***** ARTICLE

And lastly, how far along in the future do you plan when it comes to managing your channel partnerships? The relationship management of channel partners has evolved and channel programs may not be the same today as they will be in the future.
All of this really is crucial to knowing and understanding how to best engage your channel partners so that you can create this bond they won't soon forget and ultimately, you'll get the most out of your channel partners.
Our guest, Tan Tran, has had a number of very positive things said about him:
- Solving partners issues that impact revenue and growth.
- His approach to relationship building has driven a lot of traction with reseller partnerships that they share with others.
- His innovation, his strategic perspective in streamlining the business process has opened up new verticals and opportunities for his channel partners.
These are just some of the things channel partners have had to say about working with him.
He's been in the channel space for nearly a decade and throughout this time, he's left a big impact on many channel partners he's worked with. Today, he's the channel development manager at SAP Concur.
He's here with us to share his tips and tricks and we're going to focus on 3 little-known ways to engage channel partners.
Have a solid partner engagement strategy
Paul Bird: Why don't we get started with the basics? Can you tell us why it's crucial that organizations have a solid partner engagement strategy in place and what can go wrong if they don't have things prioritized accordingly?
Tan Tran: That's something that I think channel managers and people in leadership roles face every day. Which is, how can we operate in a more effective and efficient way?
And let's face it, the truth is that when we're partnering out there, there are organizational, cultural, and process differences. And a lot of times, it's hard for us to accept that and we want them to apply it to our methods and our organizational processes. But that's not the reality, right? What we do have in common, is a common goal for revenue, that's for sure.

**********

## WRITTEN EXERCISE 1:
Write out the channel partner article word for word, covering the stretch from "All of this" through "his channel partners.".

***** EXERCISE INPUT

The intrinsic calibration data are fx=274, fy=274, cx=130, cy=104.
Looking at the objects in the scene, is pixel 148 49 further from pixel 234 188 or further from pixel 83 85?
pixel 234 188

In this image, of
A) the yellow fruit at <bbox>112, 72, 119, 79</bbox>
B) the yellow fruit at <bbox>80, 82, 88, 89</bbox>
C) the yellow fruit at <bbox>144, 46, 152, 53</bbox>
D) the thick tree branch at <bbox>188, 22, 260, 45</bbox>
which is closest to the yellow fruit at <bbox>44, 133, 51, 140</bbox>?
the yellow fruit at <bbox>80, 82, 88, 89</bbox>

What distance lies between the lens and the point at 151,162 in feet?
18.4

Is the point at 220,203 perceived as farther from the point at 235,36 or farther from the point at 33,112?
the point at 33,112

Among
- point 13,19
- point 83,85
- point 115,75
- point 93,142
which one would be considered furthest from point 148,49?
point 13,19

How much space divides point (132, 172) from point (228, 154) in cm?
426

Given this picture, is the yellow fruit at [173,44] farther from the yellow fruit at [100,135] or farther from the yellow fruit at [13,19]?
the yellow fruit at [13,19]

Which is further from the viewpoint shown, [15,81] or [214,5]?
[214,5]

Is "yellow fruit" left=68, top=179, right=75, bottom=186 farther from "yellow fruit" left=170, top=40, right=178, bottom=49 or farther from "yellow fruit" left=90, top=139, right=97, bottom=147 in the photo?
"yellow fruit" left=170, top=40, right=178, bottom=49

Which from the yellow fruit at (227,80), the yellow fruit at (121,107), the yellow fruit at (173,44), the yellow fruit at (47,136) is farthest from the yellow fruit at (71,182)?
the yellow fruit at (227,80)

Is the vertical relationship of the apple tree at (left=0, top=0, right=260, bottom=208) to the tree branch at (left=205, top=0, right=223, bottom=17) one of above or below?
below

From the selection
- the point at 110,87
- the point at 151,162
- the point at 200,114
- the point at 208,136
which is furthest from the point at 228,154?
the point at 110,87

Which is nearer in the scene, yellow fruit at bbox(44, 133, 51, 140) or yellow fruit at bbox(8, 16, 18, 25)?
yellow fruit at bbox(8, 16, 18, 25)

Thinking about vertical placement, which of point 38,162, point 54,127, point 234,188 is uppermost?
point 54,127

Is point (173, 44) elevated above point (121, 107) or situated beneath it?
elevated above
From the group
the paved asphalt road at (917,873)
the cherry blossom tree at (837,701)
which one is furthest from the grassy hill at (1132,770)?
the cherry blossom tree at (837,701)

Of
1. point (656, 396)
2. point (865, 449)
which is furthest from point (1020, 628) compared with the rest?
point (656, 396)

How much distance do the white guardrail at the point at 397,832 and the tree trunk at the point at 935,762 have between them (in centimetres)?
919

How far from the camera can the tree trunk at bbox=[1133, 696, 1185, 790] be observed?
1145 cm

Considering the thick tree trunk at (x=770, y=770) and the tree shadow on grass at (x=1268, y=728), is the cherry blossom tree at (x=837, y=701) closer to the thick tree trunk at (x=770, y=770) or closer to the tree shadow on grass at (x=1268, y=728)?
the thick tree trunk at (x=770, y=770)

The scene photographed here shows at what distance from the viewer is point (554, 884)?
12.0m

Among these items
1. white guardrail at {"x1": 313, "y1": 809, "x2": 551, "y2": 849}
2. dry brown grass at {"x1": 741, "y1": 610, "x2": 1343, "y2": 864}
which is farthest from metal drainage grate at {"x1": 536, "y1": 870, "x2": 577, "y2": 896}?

**********

## WRITTEN EXERCISE 2:
Gather every line of the listing that contains the word "scene", copying each one unchanged.

## CORRECT RESPONSE 1:
All of this really is crucial to knowing and understanding how to best engage your channel partners so that you can create this bond they won't soon forget and ultimately, you'll get the most out of your channel partners.
Our guest, Tan Tran, has had a number of very positive things said about him:
- Solving partners issues that impact revenue and growth.
- His approach to relationship building has driven a lot of traction with reseller partnerships that they share with others.
- His innovation, his strategic perspective in streamlining the business process has opened up new verticals and opportunities for his channel partners.

## CORRECT RESPONSE 2:
Looking at the objects in the scene, is pixel 148 49 further from pixel 234 188 or further from pixel 83 85?
Which is nearer in the scene, yellow fruit at bbox(44, 133, 51, 140) or yellow fruit at bbox(8, 16, 18, 25)?
The scene photographed here shows at what distance from the viewer is point (554, 884)?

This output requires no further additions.